Then the angel of the Lord stood in a narrow part of the road that passed between two vineyards, with walls on both sides.
25 Toen de ezelin den Engel des HEEREN zag, zo klemde hij zichzelve aan den wand, en klemde Bileams voet aan den wand; daarom voer hij voort haar te slaan.
The donkey saw the angel of the Lord and tried to get past. It pushed up against the wall and crushed Balaam's foot against it. So he beat it again.
26 Toen ging de Engel des HEEREN noch verder, en Hij stond in een enge plaats, waar geen weg was om te wijken ter rechterhand noch ter linkerhand.
Then the angel of the Lord went ahead and stood in a narrow place where there was no room to get past, either on the right or the left.
27 Als de ezelin den Engel des HEEREN zag, zo legde zij zich neder onder Bileam; en de toorn van Bileam ontstak, en hij sloeg de ezelin met een stok.
The donkey saw the angel of the Lord and lay down under Balaam.

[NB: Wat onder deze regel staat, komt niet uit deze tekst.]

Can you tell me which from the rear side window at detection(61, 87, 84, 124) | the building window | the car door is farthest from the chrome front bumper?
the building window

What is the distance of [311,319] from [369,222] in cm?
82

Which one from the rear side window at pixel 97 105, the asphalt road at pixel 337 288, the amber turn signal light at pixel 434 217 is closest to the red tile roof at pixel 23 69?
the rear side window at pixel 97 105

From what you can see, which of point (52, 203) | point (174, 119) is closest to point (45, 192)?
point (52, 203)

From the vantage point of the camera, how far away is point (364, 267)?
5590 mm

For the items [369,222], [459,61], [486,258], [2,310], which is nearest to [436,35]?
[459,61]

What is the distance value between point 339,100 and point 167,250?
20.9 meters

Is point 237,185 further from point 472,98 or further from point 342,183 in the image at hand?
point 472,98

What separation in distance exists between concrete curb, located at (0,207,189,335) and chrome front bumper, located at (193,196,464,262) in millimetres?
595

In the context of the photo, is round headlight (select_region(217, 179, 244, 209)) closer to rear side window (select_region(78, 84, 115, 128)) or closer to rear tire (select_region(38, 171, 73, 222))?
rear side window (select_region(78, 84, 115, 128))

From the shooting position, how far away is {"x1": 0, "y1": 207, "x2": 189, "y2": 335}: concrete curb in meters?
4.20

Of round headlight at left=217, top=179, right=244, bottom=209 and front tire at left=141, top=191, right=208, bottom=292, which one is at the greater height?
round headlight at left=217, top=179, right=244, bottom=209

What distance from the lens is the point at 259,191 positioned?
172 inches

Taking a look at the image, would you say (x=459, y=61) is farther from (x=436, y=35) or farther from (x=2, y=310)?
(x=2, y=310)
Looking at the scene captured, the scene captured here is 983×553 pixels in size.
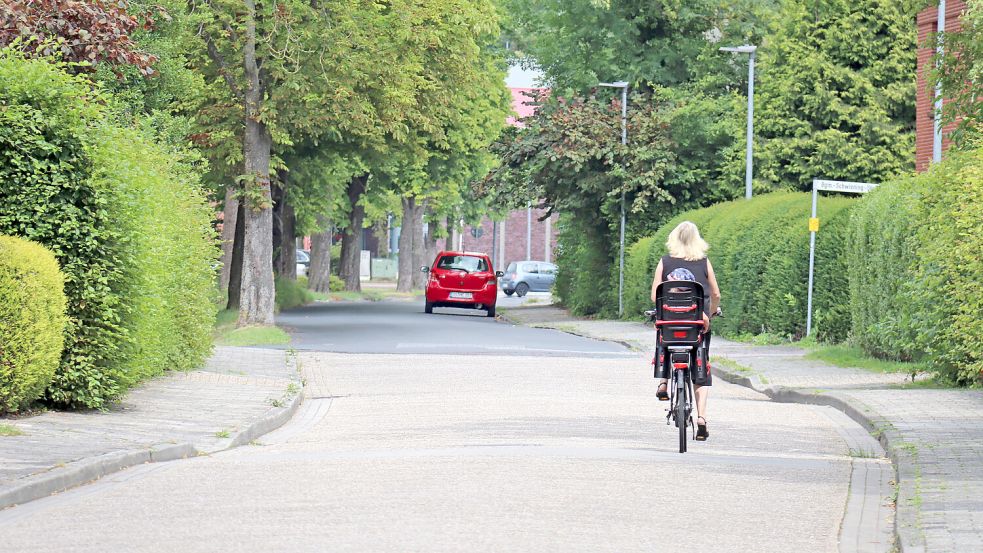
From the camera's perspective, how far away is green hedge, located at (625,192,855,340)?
28.1 m

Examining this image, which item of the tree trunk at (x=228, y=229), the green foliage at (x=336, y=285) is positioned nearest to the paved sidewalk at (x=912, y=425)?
the tree trunk at (x=228, y=229)

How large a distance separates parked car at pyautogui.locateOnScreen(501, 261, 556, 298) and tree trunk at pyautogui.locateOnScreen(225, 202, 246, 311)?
144 feet

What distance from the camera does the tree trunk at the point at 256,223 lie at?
33625 mm

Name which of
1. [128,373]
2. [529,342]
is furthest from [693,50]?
[128,373]

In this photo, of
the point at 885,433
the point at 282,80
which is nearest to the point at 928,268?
the point at 885,433

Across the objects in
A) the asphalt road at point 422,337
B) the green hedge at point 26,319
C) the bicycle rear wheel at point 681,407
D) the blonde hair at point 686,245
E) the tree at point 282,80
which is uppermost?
the tree at point 282,80

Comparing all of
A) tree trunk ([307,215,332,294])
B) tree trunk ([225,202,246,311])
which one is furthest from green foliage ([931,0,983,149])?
tree trunk ([307,215,332,294])

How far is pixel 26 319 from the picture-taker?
13367 mm

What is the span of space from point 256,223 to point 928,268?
18025 mm

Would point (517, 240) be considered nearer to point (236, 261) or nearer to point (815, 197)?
point (236, 261)

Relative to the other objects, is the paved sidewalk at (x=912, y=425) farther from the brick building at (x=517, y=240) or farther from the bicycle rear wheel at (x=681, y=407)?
the brick building at (x=517, y=240)

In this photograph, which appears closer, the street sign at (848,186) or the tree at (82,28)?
the tree at (82,28)

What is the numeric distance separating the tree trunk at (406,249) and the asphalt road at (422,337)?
86.2ft

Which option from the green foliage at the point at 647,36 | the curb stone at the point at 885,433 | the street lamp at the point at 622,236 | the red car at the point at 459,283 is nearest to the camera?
the curb stone at the point at 885,433
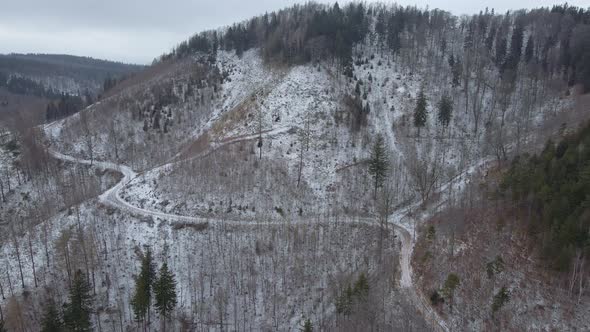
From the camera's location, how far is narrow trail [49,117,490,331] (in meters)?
35.8

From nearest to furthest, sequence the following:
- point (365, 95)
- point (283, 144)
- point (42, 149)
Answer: point (283, 144)
point (42, 149)
point (365, 95)

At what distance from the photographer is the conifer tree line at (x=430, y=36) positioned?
80688mm

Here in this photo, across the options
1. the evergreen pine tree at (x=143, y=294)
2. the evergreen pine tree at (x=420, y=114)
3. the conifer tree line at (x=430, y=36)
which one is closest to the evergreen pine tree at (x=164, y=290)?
the evergreen pine tree at (x=143, y=294)

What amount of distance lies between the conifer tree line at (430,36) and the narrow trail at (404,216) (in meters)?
33.8

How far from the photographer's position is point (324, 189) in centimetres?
5888

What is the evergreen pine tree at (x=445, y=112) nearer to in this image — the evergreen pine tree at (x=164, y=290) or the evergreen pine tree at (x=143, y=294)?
the evergreen pine tree at (x=164, y=290)

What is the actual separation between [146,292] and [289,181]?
2856cm

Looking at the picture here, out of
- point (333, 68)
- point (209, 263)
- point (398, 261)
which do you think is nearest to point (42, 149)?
point (209, 263)

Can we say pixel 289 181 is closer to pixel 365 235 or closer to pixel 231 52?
pixel 365 235

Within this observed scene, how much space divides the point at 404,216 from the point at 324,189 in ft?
44.1

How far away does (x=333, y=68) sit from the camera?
3501 inches

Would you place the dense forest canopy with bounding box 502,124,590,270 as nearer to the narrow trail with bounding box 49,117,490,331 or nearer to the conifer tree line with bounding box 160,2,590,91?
the narrow trail with bounding box 49,117,490,331

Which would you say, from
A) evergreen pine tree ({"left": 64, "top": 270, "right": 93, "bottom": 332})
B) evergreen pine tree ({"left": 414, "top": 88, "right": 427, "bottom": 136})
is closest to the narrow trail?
evergreen pine tree ({"left": 414, "top": 88, "right": 427, "bottom": 136})

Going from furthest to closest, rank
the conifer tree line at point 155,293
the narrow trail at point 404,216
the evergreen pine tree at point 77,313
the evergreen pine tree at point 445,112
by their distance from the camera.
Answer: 1. the evergreen pine tree at point 445,112
2. the conifer tree line at point 155,293
3. the narrow trail at point 404,216
4. the evergreen pine tree at point 77,313
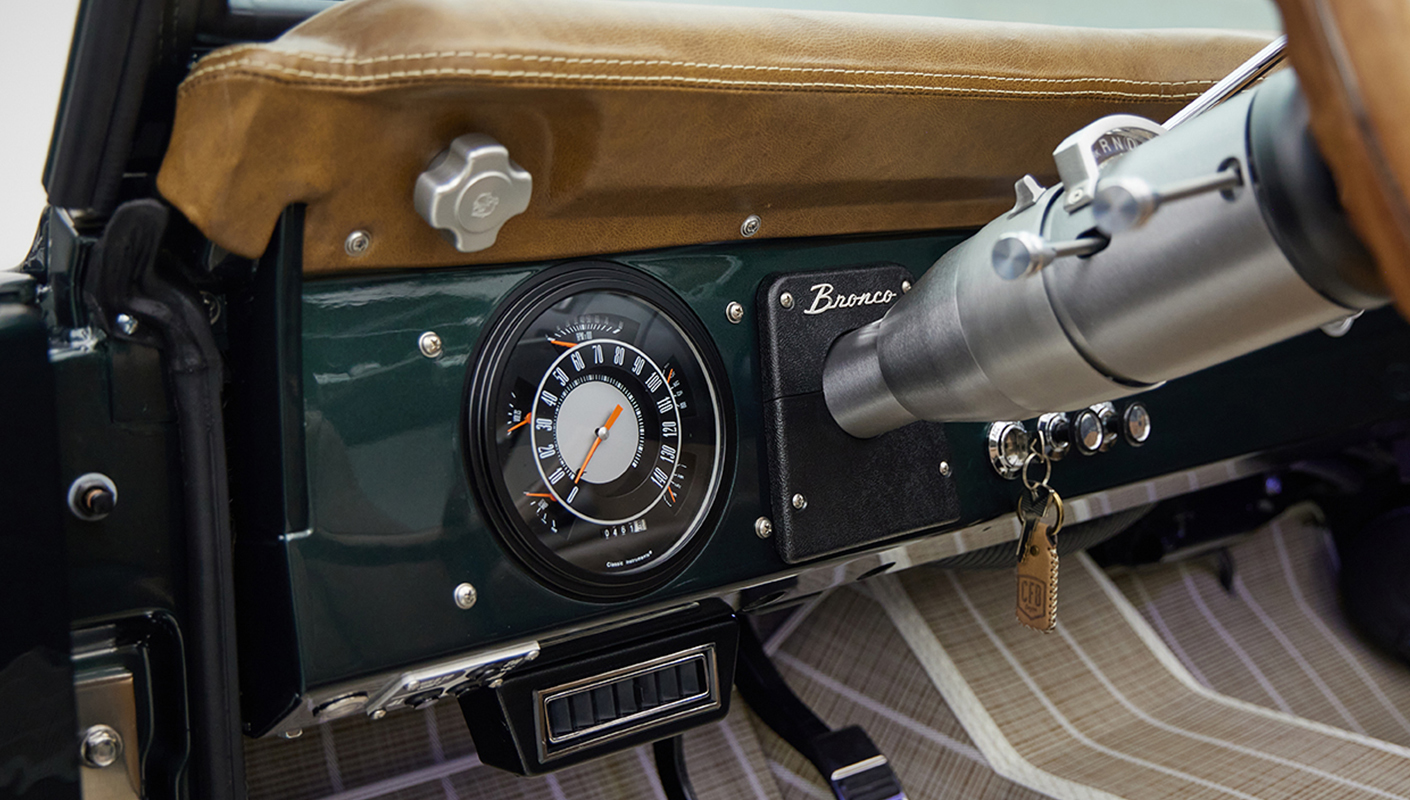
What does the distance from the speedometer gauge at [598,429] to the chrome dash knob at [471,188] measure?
15 centimetres

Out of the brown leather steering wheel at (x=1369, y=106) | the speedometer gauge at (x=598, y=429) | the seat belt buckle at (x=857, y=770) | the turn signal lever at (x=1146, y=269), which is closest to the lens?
the brown leather steering wheel at (x=1369, y=106)

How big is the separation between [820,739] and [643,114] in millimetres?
1008

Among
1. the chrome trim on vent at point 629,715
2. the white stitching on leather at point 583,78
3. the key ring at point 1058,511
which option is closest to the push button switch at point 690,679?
the chrome trim on vent at point 629,715

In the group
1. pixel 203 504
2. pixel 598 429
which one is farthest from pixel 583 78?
pixel 203 504

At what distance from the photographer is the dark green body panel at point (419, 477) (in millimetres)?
899

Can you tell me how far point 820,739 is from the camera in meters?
1.54

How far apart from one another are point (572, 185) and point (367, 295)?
0.21 metres

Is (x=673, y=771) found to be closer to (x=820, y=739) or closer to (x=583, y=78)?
(x=820, y=739)

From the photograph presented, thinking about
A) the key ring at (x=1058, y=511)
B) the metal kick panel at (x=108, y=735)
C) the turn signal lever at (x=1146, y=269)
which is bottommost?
the metal kick panel at (x=108, y=735)

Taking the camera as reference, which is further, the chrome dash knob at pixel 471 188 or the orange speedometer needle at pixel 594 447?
the orange speedometer needle at pixel 594 447

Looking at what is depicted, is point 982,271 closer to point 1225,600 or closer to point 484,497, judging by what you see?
point 484,497

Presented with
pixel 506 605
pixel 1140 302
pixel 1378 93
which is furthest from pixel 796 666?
pixel 1378 93

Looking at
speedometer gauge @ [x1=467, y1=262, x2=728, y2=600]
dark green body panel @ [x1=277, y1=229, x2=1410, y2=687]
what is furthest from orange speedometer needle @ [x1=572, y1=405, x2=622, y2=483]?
dark green body panel @ [x1=277, y1=229, x2=1410, y2=687]

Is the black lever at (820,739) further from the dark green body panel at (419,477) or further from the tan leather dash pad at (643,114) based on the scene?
the tan leather dash pad at (643,114)
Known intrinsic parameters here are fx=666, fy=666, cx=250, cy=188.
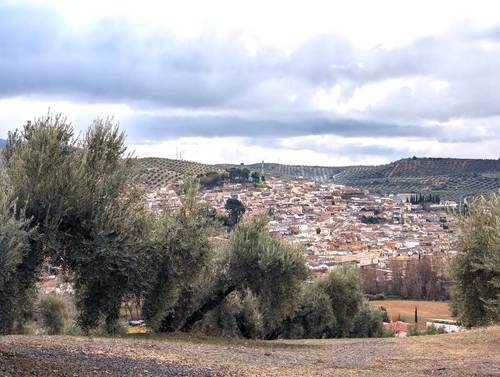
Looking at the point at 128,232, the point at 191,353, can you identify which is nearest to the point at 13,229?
the point at 191,353

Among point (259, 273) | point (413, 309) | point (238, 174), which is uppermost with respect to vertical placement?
point (238, 174)

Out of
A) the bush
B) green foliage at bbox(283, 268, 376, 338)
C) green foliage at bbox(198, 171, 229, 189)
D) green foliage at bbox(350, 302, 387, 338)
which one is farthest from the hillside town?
the bush

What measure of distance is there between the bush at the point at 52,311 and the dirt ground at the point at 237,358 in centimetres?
1803

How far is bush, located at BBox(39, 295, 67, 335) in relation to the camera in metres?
39.4

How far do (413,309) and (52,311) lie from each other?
39675mm

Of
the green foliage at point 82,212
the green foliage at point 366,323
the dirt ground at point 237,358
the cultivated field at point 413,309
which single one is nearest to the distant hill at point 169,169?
the cultivated field at point 413,309

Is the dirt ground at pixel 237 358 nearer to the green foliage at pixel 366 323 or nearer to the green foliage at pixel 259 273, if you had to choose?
the green foliage at pixel 259 273

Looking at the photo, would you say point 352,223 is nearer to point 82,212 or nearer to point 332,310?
point 332,310

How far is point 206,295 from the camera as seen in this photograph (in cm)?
2850

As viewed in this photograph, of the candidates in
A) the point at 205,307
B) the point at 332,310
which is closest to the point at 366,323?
the point at 332,310

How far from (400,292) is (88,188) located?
211ft

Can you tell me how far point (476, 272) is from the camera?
30.2 metres

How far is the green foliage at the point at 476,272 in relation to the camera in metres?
29.0

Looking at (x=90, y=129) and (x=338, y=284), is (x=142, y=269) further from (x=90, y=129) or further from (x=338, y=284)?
(x=338, y=284)
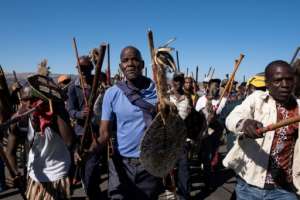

He got angry and beat it with his walking stick.
28 De HEERE nu opende den mond der ezelin, die tot Bileam zeide: Wat heb ik u gedaan, dat gij mij nu driemaal geslagen hebt?
The Lord gave the donkey the ability to speak and it said to Balaam, “What have I done to you for you to beat me three times?”
29 Toen zeide Bileam tot de ezelin: Omdat gij mij bespot hebt; och, of ik een zwaard in mijn hand had! want ik zoude u nu doden.
“You made me look stupid!” Balaam told the donkey. “If I was holding a sword, I'd kill you now!”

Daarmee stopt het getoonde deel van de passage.